Goal of the exercise => Write out everything in the data below, from the line containing "What distance from the lens" down to the end of the data.

Supplied information =>
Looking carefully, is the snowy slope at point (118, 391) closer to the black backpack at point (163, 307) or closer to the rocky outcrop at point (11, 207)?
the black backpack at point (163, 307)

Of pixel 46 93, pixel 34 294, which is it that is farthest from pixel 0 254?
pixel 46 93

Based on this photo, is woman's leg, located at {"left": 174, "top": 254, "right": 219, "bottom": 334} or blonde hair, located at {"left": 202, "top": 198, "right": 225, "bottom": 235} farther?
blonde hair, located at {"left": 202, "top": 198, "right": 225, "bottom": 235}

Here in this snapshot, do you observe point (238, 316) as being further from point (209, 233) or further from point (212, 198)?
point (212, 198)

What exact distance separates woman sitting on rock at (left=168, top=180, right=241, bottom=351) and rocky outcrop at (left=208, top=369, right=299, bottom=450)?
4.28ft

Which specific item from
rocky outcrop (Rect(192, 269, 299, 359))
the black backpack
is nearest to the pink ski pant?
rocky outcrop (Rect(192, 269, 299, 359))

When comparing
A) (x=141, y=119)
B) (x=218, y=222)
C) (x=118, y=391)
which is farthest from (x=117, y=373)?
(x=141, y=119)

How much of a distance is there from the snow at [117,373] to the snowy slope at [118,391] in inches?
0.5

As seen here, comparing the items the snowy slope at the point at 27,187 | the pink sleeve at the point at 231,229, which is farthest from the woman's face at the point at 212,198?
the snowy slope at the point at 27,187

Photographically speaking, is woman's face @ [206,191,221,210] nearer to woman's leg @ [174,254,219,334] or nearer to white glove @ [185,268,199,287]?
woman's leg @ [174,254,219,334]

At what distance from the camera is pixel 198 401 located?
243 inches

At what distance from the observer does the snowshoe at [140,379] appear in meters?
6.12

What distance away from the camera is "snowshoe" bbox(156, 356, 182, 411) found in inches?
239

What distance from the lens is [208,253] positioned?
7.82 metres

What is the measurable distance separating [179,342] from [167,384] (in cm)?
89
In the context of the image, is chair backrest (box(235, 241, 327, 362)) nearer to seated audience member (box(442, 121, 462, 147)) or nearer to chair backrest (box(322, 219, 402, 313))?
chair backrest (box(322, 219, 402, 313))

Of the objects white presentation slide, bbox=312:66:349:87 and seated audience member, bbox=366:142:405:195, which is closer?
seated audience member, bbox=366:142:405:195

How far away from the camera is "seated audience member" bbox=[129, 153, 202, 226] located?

Exercise response =>
What distance from the lens is [208,253] positioned?
7.82 metres

What is the measurable distance separating [179,342] from [167,384] (in cm)?
89
In the context of the image, is chair backrest (box(235, 241, 327, 362)) nearer to seated audience member (box(442, 121, 462, 147)) or nearer to chair backrest (box(322, 219, 402, 313))?
chair backrest (box(322, 219, 402, 313))

Of the objects white presentation slide, bbox=312:66:349:87 and seated audience member, bbox=366:142:405:195, which is closer?
seated audience member, bbox=366:142:405:195

How far away from the camera is "seated audience member" bbox=[129, 153, 202, 226] located?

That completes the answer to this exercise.